__Aim of the exercise__:
In the records that follow, show each line where the word "frame" is present.

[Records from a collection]
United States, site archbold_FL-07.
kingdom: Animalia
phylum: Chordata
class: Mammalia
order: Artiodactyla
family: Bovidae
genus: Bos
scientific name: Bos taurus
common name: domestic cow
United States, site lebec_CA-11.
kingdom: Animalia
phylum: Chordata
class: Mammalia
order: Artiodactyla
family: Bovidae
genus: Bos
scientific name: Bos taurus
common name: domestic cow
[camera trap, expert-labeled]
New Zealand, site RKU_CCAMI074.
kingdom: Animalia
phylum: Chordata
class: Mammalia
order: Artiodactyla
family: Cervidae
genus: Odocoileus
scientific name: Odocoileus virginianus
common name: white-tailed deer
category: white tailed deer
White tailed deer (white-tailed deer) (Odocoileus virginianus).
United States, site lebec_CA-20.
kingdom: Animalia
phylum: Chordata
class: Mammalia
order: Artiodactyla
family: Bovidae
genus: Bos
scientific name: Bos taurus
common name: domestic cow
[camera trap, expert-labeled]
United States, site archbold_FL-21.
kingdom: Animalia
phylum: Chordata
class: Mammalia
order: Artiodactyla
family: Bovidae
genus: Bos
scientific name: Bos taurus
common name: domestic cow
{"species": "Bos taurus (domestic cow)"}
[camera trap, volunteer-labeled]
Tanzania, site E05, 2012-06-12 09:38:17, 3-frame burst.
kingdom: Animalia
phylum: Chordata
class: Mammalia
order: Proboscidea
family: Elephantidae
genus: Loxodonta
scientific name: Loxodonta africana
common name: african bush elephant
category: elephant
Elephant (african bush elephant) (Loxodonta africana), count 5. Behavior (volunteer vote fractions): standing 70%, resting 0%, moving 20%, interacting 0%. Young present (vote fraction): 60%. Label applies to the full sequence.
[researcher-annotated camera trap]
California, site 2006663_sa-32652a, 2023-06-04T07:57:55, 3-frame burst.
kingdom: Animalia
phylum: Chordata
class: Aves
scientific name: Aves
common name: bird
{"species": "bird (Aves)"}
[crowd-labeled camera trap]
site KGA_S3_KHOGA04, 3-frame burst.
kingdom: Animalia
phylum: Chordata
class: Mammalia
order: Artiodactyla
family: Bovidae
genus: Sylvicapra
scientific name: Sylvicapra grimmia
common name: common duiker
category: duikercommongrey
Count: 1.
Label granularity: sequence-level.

__Task output__:
Tanzania, site E05, 2012-06-12 09:38:17, 3-frame burst.
California, site 2006663_sa-32652a, 2023-06-04T07:57:55, 3-frame burst.
site KGA_S3_KHOGA04, 3-frame burst.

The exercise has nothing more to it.